What do we mean by structure from motion
Structure from motion is an algorithm for reconstructing 3D structures and projection matrices from multiple views from fixed points.
Explain the main principles of how we can estimate dense depth maps from multiple images using plane sweep.
- Map each image to a reference image for several different depths.
- Compute the similarity between each image and the reference image using ZNCC(Zero mean Normalized Cross Correlation).
- Combine the results from each view by summing the scores.
- Chose the depth which fits best.
(The dept plane normal doesn’t have to fit with the reference image z.
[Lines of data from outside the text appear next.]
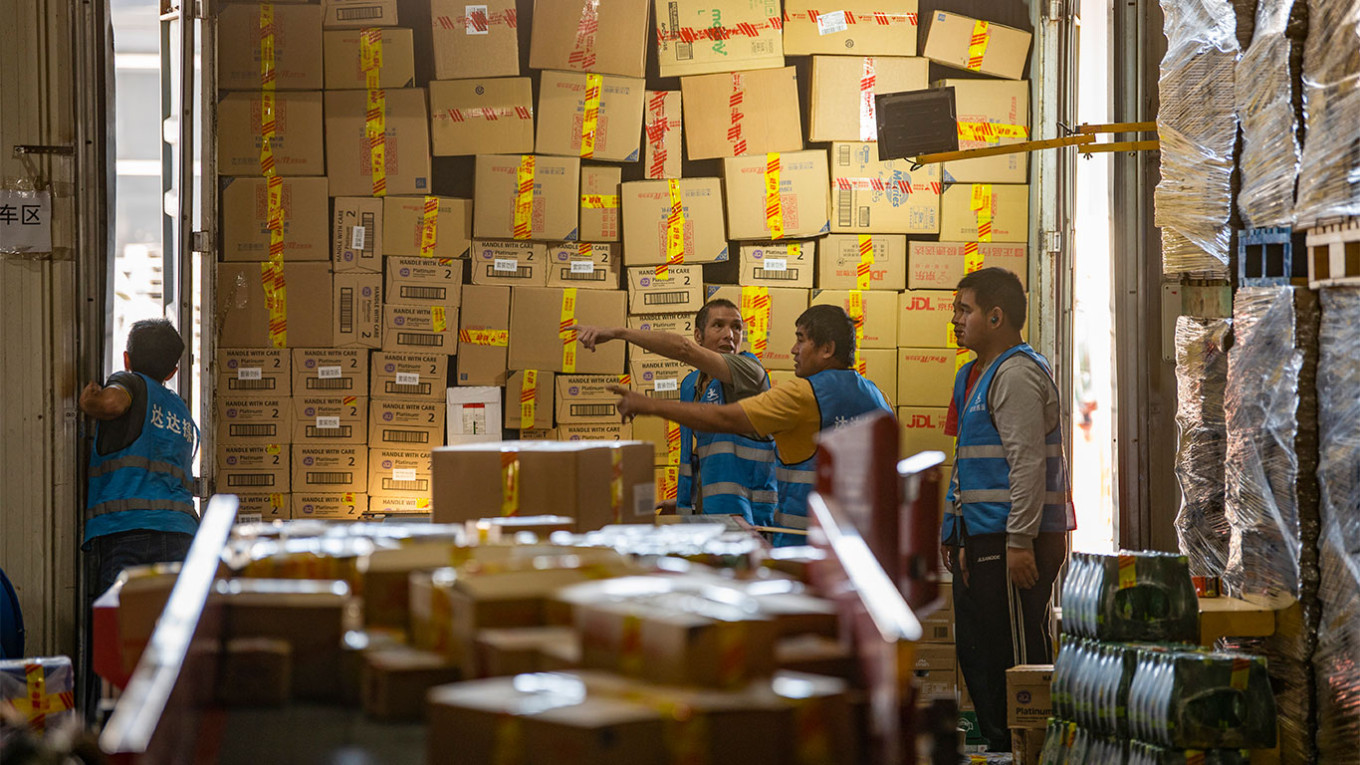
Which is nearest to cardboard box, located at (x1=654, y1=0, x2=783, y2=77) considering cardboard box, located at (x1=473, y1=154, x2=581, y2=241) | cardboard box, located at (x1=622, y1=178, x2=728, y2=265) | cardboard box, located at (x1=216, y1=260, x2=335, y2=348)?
cardboard box, located at (x1=622, y1=178, x2=728, y2=265)

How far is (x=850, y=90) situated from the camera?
6953mm

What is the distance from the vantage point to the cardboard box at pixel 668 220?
692 cm

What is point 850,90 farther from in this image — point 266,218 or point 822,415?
point 266,218

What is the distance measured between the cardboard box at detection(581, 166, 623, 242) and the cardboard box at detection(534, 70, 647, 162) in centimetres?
9

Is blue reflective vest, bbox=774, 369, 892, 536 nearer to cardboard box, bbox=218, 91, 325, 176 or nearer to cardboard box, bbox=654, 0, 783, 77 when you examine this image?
cardboard box, bbox=654, 0, 783, 77

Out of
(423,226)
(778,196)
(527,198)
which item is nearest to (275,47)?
(423,226)

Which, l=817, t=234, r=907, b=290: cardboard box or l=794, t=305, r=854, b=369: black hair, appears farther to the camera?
l=817, t=234, r=907, b=290: cardboard box

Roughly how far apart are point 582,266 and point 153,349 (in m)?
2.41

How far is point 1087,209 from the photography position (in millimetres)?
6754

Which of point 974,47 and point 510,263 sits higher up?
point 974,47

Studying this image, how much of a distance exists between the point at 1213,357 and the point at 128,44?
20.0ft

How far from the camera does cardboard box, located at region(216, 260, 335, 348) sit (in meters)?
6.70

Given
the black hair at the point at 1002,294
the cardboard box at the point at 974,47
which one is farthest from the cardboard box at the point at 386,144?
the black hair at the point at 1002,294

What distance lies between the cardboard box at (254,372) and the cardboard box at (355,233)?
57 cm
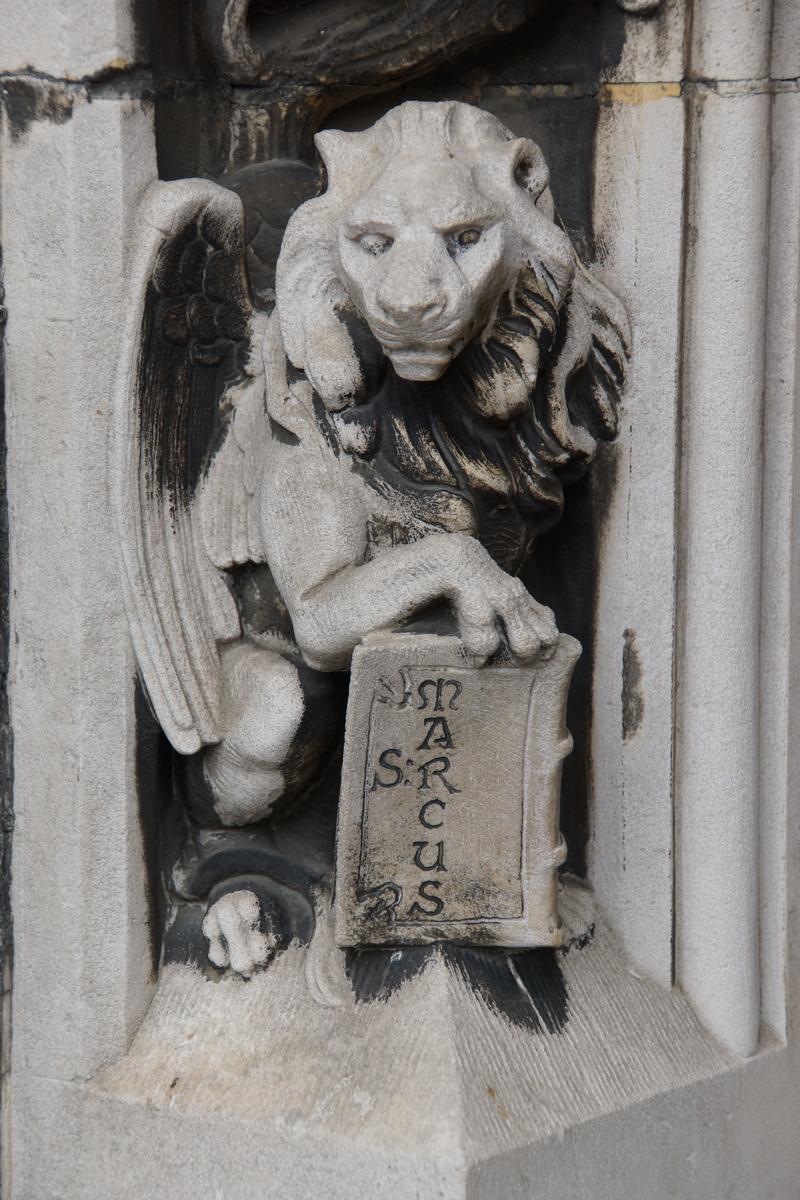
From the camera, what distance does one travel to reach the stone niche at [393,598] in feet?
7.01

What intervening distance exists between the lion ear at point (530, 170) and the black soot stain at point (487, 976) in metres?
0.83

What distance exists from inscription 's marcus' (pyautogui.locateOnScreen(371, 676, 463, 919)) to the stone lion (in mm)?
82

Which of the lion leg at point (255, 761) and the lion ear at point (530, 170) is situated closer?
the lion ear at point (530, 170)

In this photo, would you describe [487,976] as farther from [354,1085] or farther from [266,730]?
[266,730]

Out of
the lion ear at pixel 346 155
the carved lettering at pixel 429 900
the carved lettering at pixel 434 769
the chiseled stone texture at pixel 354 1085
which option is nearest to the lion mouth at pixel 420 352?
the lion ear at pixel 346 155

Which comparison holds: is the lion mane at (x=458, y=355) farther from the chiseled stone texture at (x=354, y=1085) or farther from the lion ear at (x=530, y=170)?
the chiseled stone texture at (x=354, y=1085)

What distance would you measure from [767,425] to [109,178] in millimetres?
814

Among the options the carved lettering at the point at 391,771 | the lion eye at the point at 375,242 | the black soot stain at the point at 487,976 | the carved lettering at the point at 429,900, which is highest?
the lion eye at the point at 375,242

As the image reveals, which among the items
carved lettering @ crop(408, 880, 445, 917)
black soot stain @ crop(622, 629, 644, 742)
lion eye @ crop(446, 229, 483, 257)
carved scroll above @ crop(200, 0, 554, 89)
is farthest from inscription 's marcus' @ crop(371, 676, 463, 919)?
carved scroll above @ crop(200, 0, 554, 89)

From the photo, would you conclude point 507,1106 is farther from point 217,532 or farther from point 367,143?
point 367,143

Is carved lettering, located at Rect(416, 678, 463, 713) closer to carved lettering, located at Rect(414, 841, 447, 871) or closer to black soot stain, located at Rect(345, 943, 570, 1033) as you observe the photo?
carved lettering, located at Rect(414, 841, 447, 871)

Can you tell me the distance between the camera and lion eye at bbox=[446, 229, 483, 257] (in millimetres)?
2029

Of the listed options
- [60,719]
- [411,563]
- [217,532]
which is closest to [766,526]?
[411,563]

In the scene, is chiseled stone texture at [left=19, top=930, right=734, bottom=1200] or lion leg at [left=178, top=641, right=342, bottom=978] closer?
chiseled stone texture at [left=19, top=930, right=734, bottom=1200]
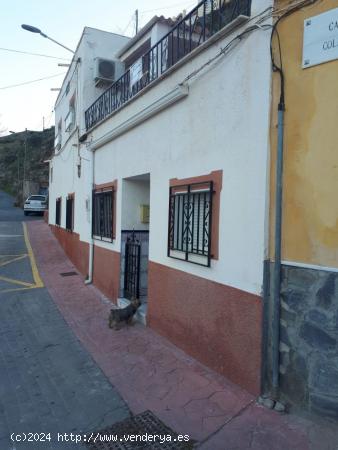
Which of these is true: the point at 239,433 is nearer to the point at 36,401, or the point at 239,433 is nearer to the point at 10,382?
the point at 36,401

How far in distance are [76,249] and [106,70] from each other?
201 inches

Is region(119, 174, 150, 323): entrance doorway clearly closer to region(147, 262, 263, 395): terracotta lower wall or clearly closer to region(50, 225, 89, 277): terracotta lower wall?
region(147, 262, 263, 395): terracotta lower wall

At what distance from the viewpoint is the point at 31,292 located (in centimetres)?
884

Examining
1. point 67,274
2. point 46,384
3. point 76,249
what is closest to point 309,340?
point 46,384

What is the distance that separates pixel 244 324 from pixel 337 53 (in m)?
2.65

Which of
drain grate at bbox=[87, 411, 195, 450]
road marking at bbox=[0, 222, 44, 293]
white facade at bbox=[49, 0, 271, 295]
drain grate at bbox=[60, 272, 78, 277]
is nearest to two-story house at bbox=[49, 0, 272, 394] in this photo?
white facade at bbox=[49, 0, 271, 295]

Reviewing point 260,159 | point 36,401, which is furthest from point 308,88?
point 36,401

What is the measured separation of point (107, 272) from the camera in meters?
8.23

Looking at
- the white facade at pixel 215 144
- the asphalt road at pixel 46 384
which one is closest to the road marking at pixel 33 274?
the asphalt road at pixel 46 384

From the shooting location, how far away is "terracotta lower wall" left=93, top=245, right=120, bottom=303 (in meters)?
7.70

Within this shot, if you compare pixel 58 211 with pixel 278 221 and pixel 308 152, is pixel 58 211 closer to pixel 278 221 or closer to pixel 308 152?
pixel 278 221

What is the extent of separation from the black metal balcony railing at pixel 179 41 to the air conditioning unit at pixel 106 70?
4.48ft

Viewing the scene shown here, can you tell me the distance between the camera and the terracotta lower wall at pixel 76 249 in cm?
1011

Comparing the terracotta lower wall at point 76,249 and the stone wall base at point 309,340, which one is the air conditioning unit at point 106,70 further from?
the stone wall base at point 309,340
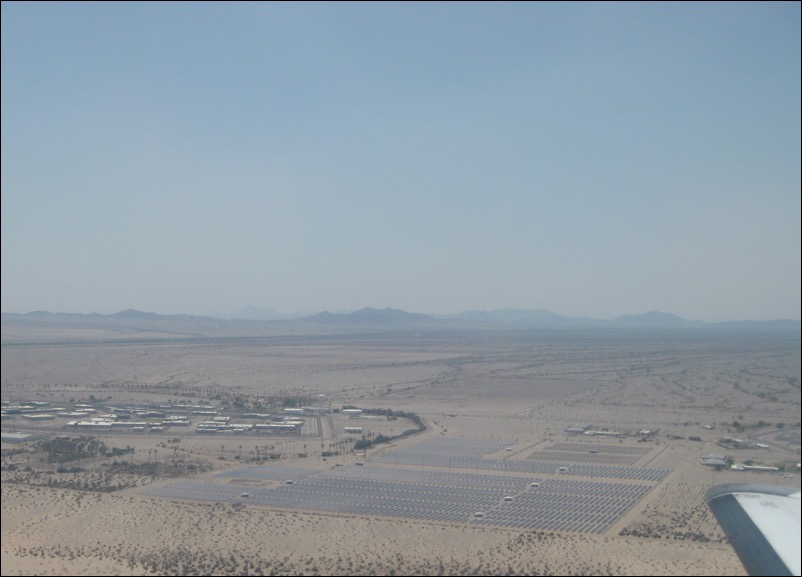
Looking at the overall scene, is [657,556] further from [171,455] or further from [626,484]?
[171,455]

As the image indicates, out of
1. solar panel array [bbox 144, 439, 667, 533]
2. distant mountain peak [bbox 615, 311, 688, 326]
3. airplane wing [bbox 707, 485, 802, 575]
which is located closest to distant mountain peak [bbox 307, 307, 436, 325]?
distant mountain peak [bbox 615, 311, 688, 326]

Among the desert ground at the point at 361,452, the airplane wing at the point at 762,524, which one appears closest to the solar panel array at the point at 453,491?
the desert ground at the point at 361,452

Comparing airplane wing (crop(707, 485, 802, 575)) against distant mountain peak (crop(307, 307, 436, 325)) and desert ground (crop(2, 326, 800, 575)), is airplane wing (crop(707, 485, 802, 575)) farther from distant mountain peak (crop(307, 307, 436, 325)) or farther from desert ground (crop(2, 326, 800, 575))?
distant mountain peak (crop(307, 307, 436, 325))

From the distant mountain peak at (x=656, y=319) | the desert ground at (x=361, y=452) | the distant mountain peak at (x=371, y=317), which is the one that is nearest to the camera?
the desert ground at (x=361, y=452)

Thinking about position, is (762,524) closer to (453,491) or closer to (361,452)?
(453,491)

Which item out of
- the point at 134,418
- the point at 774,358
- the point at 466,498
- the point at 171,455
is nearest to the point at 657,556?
the point at 466,498

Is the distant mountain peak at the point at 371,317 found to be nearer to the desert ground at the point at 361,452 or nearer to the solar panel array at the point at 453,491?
the desert ground at the point at 361,452
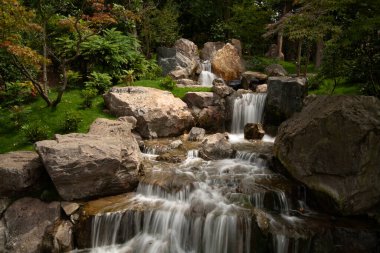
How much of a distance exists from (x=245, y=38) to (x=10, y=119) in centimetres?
2116

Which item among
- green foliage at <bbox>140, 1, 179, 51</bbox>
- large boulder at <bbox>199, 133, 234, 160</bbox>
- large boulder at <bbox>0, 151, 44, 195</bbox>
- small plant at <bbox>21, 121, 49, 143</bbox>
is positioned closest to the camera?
large boulder at <bbox>0, 151, 44, 195</bbox>

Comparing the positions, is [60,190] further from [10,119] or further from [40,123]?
[10,119]

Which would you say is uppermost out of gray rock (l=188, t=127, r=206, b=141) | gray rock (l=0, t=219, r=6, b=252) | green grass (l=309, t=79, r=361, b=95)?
green grass (l=309, t=79, r=361, b=95)

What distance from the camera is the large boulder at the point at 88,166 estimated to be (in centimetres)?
1023

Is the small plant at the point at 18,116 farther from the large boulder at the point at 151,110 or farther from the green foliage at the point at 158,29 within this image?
the green foliage at the point at 158,29

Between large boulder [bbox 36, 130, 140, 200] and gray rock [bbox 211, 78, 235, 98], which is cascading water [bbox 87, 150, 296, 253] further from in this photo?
gray rock [bbox 211, 78, 235, 98]

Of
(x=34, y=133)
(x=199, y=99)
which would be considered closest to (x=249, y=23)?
(x=199, y=99)

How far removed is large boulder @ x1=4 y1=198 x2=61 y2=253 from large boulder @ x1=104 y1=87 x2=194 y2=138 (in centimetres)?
711

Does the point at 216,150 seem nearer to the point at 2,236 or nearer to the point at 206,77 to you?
the point at 2,236

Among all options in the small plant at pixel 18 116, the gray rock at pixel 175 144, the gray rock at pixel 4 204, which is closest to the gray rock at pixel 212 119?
the gray rock at pixel 175 144

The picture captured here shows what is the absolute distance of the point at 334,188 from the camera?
9.55 metres

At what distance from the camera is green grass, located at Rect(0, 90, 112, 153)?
46.5 feet

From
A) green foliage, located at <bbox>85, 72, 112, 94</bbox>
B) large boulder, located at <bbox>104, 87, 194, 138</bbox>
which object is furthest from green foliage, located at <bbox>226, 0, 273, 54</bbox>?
green foliage, located at <bbox>85, 72, 112, 94</bbox>

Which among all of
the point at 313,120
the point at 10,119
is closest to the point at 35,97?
the point at 10,119
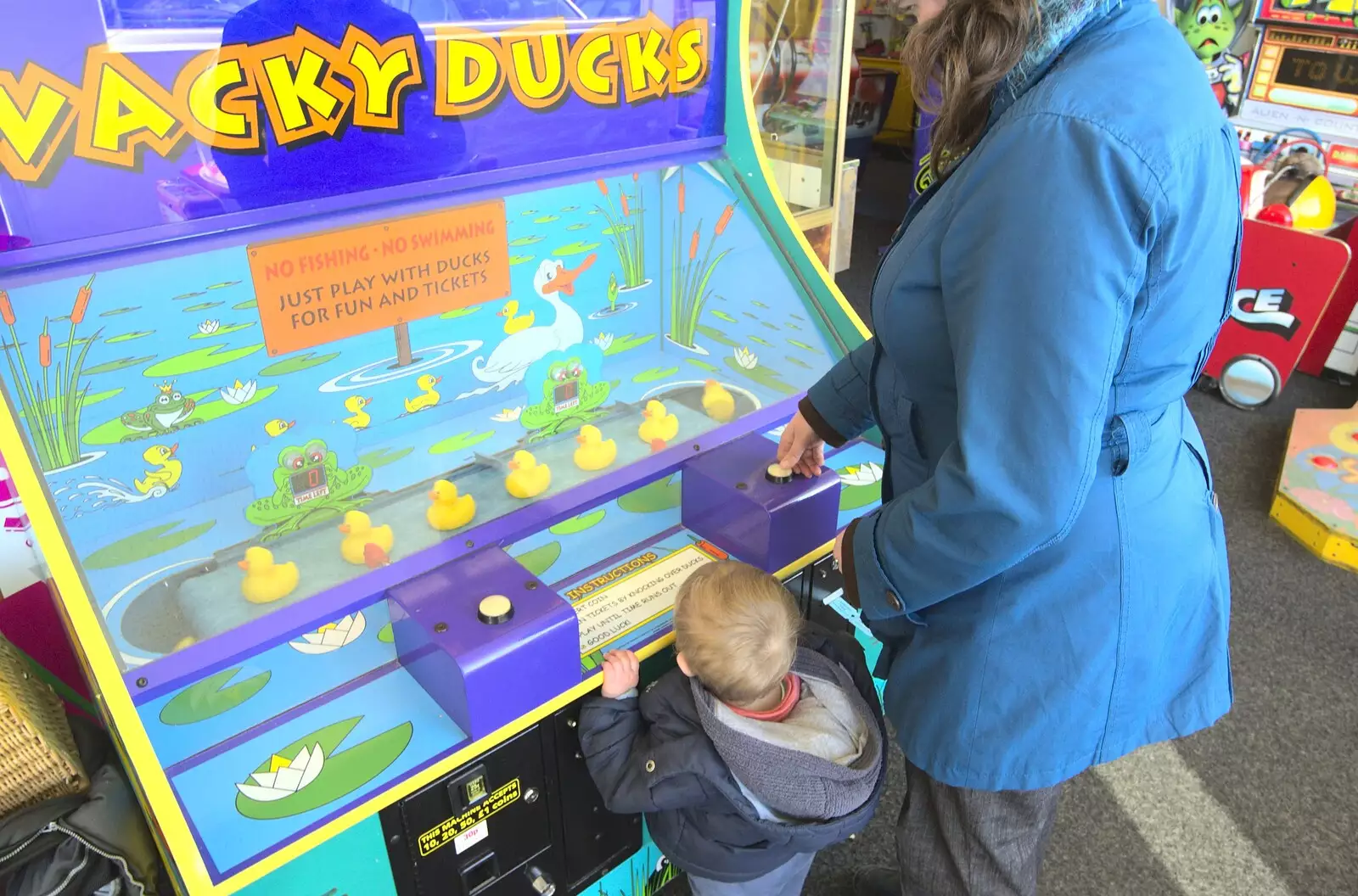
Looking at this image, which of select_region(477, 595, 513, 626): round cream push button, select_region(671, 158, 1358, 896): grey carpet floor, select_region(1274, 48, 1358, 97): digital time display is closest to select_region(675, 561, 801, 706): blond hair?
select_region(477, 595, 513, 626): round cream push button

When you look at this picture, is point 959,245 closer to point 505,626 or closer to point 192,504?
point 505,626

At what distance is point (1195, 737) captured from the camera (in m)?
1.95

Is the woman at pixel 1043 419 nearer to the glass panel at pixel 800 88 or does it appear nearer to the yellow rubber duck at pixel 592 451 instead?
the yellow rubber duck at pixel 592 451

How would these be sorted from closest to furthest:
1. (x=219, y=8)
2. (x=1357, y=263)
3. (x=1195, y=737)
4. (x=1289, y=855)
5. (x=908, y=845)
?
1. (x=219, y=8)
2. (x=908, y=845)
3. (x=1289, y=855)
4. (x=1195, y=737)
5. (x=1357, y=263)

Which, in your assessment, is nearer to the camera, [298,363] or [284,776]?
[284,776]

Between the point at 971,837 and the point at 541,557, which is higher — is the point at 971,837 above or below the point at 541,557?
below

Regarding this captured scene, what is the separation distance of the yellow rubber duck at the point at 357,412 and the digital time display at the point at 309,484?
0.09 m

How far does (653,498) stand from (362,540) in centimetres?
45

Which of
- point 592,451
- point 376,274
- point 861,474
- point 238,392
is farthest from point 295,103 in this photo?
point 861,474

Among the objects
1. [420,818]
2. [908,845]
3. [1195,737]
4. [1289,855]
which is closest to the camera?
[420,818]

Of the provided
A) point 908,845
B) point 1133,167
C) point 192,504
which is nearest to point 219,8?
point 192,504

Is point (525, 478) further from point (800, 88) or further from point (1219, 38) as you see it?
point (1219, 38)

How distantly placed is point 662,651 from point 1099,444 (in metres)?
0.66

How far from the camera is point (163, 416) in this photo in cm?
110
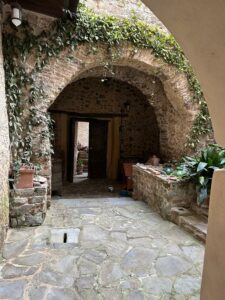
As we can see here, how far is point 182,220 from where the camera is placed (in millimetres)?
3266

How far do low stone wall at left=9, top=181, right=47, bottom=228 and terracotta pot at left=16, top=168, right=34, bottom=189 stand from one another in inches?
2.2

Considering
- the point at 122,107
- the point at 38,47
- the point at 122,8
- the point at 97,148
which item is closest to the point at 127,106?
the point at 122,107

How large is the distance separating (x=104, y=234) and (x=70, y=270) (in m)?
0.85

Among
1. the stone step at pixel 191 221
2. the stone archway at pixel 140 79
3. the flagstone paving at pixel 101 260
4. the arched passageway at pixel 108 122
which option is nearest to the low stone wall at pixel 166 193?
the stone step at pixel 191 221

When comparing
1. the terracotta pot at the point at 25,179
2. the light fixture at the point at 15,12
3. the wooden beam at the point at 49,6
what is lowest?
the terracotta pot at the point at 25,179

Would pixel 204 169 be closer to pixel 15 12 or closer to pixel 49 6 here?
pixel 49 6

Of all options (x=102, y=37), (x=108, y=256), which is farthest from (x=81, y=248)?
(x=102, y=37)

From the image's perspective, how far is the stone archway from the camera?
3697 millimetres

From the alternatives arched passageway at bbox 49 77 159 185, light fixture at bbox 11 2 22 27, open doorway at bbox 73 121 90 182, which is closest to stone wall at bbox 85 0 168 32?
light fixture at bbox 11 2 22 27

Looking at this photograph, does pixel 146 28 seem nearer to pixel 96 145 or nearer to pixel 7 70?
pixel 7 70

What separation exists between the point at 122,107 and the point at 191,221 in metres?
5.09

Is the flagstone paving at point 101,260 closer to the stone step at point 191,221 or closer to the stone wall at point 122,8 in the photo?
the stone step at point 191,221

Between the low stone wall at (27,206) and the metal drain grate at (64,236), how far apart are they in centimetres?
33

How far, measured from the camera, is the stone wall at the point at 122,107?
23.2 ft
It can, for example, be Ground normal))
If an infinite line doesn’t have a vanishing point, what do we know about the orientation of the line?
The lines are parallel to the image plane ( or equivalent perpendicular to the optical axis).
Assume that you have a straight and level camera. One vertical structure is exactly the same height as the vanishing line for the horizontal plane in the image plane. What is the real height of the vertical structure?
The same as the height of the camera.
Assume we have a straight and level camera. In the image plane, there are two vertical infinite lines without a vanishing point. We then tilt the camera upwards. What happens to the lines regarding vanishing points, and what happens to the horizontal vanishing line?
The lines will get a vanishing point above the camera. The horizontal vanishing line will shift downwards.
Name at least one bundle adjustment library
GTSAM, RealityCapture, SBA, Ceres, Bundler…
Describe how to estimate camera pose when we have a single view of a planar world scene, and known H and K.
- u = K[r1, r2, r3, t]x
- H = K[r1, r2, t]
- [r1, r2, t]= (to scale) K^-1 * H = M
- [r1, r2, t] = +/- lambda * M
- r3 = +/-(r1 x r2)
- r3 sign is choosen so that det(R) = 1
- Choose the solution where camera is over the scene ,